Some of the first Lutherans to migrate to Australia were Lutheran missionaries. Working with First Nations people has been a part of the church’s story since 1838, with missionary work spreading across South Australia, Central Australia, Queensland, New Zealand, and Papua New Guinea.

Lutheran Archives has made it a priority to transcribe records from the German, and to list and describe our mission holdings, in order to facilitate easier access to these records.

Overviews and listings for each mission can be accessed below.

TYPES OF RECORDS

Mission and First Nations records are located throughout many collections at Lutheran Archives. While the synodical collection contains the administrative records of the missions, they also contain Language, family, cultural and school records. First Nations records can also be found in the congregation, AV, photographic, artefacts, book and reference collections. Indexing and captioning these records is an ongoing project.

Visual images from the missions can be searched in Photographs.

Some of our mission records are indexed by name, and these can be searched in Genealogy and Family History. 

Some mission records are located in the Personal Papers collection. These are records created by, or about, missionaries and evangelists.

A STORY OF UNITY

The history of the Lutheran church has been peppered with a diverse number of synods and fractures within those synods. Yet missions have been a uniting thread throughout the LCANZ story. Confederations and confessional unions occurred in the 19th century where multiple synods worked together for the purpose of ministering to First Nations People. In 1921, 6 separate synods joined together to form the United Evangelical Lutheran Church of Australia (UELCA) – the primary reason for this amalgamation was to undertake mission work in Papua New Guinea.

You can read more about the diversity of the LCANZ story in Synod & Department Records.

ACCESS

Historical records of the missions are generally accessible to the public. These include synod reports, mission committee minutes, administrative correspondence, education records, language records, publications, missionary diaries and more.

Records that contain personal or culturally sensitive information are not accessible to the general public.

Genealogical records as found in baptisms, marriages, burials are restricted to the general public for 40 years after creation, but are available to those whose records they are – please contact us directly for access to your individual record.

language

A central principle of Lutheran mission work, dating back to Martin Luther’s translation of the Bible into German, is that everyone should have the opportunity to read the Bible and practice the Christian faith in their own language. Lutheran missionaries learned and recorded Indigenous Languages from the moment of first contact, so that they could teach the key concepts of the Christian faith in the mother tongue of their hearers.

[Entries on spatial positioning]
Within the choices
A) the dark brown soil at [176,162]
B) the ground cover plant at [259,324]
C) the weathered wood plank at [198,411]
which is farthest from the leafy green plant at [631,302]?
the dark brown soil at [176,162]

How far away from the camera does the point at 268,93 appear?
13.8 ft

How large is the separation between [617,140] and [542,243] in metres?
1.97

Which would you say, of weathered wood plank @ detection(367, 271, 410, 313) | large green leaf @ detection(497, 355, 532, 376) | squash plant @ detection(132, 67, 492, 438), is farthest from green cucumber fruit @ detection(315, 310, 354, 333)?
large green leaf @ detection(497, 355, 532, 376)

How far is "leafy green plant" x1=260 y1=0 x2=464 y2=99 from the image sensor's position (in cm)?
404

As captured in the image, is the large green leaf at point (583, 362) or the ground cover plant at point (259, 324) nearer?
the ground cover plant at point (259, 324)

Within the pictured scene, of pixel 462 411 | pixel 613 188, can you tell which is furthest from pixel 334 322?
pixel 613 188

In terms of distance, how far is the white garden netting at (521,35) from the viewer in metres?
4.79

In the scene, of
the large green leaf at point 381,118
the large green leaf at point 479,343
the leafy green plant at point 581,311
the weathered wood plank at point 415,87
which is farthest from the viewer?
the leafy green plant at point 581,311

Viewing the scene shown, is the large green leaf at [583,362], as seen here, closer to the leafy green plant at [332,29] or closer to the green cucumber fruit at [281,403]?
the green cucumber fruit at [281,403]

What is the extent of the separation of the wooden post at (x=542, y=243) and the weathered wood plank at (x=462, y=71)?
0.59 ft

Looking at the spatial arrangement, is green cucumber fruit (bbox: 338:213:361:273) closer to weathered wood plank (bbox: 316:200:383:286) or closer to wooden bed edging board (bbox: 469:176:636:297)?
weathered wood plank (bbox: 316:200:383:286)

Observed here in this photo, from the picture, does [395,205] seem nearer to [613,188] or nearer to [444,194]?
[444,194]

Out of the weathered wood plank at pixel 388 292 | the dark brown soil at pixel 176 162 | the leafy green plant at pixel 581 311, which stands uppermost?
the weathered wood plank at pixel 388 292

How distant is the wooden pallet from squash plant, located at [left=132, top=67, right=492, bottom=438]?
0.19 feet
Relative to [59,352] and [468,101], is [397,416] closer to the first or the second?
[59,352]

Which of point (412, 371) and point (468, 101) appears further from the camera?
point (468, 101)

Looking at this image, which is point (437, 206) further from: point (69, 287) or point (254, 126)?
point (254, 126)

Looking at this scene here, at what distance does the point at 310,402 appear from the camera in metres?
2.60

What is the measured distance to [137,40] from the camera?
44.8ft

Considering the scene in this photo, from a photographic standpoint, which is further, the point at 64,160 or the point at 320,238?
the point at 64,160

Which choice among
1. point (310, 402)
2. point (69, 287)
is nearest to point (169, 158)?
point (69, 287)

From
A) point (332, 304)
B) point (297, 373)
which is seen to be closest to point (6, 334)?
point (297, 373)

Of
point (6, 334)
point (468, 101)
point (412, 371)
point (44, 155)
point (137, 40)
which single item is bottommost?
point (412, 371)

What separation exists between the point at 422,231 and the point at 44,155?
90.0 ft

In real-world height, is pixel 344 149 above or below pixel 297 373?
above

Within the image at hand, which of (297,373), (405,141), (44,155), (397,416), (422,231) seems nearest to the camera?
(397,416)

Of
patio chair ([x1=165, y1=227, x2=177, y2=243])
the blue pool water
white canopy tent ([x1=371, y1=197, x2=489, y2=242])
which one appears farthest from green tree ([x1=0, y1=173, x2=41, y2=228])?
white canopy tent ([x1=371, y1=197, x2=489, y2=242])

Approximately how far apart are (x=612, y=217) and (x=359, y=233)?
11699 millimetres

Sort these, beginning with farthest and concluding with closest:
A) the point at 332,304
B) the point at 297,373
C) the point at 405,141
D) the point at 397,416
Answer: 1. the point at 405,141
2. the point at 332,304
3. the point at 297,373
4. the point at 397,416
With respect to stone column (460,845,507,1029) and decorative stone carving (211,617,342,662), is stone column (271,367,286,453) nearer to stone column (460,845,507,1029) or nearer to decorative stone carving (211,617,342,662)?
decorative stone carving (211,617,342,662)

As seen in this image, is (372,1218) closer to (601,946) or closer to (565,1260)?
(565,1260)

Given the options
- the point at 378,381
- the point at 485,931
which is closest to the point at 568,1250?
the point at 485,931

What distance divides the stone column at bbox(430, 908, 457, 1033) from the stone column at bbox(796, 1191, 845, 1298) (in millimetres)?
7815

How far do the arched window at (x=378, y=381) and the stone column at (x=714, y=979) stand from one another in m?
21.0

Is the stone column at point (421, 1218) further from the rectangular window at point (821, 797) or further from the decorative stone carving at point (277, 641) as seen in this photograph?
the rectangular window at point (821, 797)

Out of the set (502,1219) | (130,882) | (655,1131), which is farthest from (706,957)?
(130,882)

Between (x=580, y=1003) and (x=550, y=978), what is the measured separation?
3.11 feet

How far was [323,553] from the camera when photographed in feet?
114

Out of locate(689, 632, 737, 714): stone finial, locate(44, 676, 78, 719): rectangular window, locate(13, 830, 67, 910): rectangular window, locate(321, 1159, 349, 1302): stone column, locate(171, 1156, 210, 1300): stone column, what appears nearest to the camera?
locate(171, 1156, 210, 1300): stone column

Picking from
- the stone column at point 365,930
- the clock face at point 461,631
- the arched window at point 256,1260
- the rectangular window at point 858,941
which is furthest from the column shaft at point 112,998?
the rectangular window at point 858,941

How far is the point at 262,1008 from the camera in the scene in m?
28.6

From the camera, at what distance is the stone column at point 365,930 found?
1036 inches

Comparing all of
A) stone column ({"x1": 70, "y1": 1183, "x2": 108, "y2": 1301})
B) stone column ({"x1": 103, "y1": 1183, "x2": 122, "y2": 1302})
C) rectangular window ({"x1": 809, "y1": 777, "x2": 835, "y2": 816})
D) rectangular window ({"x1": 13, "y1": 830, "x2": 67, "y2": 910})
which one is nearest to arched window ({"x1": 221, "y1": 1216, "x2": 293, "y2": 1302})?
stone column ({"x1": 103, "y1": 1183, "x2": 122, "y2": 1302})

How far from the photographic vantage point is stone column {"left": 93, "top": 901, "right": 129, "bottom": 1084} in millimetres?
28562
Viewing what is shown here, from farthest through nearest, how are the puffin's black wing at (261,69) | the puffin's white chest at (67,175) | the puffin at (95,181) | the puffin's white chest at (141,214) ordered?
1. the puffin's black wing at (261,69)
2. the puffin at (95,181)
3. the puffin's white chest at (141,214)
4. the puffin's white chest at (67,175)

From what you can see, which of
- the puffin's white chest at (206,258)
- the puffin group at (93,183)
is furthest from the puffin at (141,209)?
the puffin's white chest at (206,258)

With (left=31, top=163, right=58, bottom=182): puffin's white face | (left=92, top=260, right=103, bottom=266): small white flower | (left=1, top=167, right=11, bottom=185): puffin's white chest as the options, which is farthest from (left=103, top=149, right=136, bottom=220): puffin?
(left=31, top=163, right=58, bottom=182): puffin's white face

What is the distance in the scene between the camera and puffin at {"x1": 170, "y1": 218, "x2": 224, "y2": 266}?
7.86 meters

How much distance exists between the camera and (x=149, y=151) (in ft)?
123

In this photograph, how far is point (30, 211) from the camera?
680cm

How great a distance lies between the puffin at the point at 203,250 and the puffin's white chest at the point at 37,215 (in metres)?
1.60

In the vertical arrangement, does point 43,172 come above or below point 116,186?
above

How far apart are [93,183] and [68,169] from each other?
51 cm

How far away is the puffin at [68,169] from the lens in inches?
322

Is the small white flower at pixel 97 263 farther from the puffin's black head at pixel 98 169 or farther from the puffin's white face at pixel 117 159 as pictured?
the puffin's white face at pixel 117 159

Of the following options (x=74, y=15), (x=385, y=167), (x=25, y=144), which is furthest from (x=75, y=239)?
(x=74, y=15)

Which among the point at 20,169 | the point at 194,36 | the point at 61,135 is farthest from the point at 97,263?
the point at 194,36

- WHAT THE EXERCISE ASKS
Repeat word for word the part of the passage on Lutheran mission records starting with "Some of the" and going on through "and Papua New Guinea.". The data on spatial positioning is separate material with no connection to the passage on Lutheran mission records.

- RESPONSE TO THE TASK
Some of the first Lutherans to migrate to Australia were Lutheran missionaries. Working with First Nations people has been a part of the church’s story since 1838, with missionary work spreading across South Australia, Central Australia, Queensland, New Zealand, and Papua New Guinea.